Den vakanten Titel des WBC-Mediterranean Champion im Supermittelgewicht errang Yusuf „Zaza“ Kanguel. Er besiegte Sladan Janjanin (Bosnien und Herzogowina) in der fünften Runde durch technischen K.O. und schraubte damit seinen Kampfrekord auf 23 Siege bei einer Niederlage herauf. Als Favorit in der Abend gestartet, ließ er zu keinem Zeitpunkt diese Rolle vermissen. Ab der ersten Runde setzte der 34-jährige Deutsche seinen Gegenüber unter Druck, landete die besseren und deutlicheren Treffer. Zwar bemühte sich der 26-jährige Bosnier in der vierten Runde, zeigte mehr Aktivität, doch das reichte nicht aus, um den überlegenen 34-jährigen Duisburger vor Probleme zu stellen. So kam, was kommen musste. Nach schweren Kopf- und Körpertreffern wurde der Kampf mit TKO für Yusuf „Zaza“ Kanguel gewertet.

(C) Manfred Fammler

Mit Taycan Yildirim zeigte sich an diesem Abend im Vorprogramm ein junger Mittelgewichtler mit großem Potenzial. Der 17-jährige Deutsche trat gegen Darko Stevanovic aus Serbien an und absolvierte diese Aufgabe souverän.
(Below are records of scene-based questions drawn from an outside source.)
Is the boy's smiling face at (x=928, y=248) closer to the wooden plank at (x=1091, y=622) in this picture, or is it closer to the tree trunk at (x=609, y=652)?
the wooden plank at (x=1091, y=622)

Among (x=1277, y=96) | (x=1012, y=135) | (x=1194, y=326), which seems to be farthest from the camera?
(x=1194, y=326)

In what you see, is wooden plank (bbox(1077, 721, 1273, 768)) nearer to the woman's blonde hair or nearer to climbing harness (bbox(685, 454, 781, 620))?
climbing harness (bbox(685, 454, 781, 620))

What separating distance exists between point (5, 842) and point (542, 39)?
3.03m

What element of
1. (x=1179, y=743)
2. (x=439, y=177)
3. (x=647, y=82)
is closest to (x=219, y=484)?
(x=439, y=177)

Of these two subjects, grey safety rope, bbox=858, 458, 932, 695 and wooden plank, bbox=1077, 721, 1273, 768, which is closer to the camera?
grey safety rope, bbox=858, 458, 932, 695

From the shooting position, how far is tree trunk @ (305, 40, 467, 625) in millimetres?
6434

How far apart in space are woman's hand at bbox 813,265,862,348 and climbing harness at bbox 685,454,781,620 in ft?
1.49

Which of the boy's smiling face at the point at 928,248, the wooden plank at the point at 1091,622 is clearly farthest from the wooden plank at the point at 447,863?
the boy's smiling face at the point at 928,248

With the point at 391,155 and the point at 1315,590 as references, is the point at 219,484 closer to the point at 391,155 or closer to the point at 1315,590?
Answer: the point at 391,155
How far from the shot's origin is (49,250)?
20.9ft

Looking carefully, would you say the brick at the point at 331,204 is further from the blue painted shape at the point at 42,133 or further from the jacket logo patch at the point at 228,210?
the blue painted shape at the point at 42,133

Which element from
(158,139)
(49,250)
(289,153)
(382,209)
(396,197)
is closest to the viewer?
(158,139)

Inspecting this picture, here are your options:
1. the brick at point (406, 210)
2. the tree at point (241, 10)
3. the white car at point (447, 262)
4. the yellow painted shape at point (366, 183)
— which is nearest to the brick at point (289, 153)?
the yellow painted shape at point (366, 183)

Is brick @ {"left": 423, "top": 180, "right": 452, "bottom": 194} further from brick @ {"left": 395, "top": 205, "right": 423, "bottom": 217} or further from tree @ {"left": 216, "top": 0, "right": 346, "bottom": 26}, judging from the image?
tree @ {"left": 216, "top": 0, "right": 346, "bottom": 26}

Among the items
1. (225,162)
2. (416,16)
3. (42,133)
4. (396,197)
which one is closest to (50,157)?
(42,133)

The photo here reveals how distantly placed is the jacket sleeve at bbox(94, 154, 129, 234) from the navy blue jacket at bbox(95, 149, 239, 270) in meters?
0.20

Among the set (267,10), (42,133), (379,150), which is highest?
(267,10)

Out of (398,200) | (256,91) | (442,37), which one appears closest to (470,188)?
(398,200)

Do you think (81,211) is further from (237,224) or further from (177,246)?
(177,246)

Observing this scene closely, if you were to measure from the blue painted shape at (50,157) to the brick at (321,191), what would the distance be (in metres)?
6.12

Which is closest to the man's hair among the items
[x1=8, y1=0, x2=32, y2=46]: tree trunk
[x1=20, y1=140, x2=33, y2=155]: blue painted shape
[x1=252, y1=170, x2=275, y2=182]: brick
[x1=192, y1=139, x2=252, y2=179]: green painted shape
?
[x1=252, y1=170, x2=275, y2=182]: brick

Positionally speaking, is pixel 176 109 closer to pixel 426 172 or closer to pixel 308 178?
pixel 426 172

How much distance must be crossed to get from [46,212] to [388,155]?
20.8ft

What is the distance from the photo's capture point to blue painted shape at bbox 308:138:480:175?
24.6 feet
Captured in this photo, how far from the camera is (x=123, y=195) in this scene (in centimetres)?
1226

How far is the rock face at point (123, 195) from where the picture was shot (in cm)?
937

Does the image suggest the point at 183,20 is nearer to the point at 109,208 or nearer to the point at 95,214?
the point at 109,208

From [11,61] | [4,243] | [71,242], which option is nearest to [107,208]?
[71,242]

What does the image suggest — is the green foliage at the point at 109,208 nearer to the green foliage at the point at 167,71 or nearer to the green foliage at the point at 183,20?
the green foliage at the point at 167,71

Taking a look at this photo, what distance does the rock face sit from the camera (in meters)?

Sehr sauber, präzise und technisch zeitweise schön anzusehen boxte der Nachwuchskämpfer. Variabel auch seine Stöße. Als Geraden zum Kopf im Wechsel mit Kombinationen zum Körper ließen dem 25-jährigen Serben nur das Nachsehen. Yildirim verbuchte damit den dritten Sieg im dritten Kampf.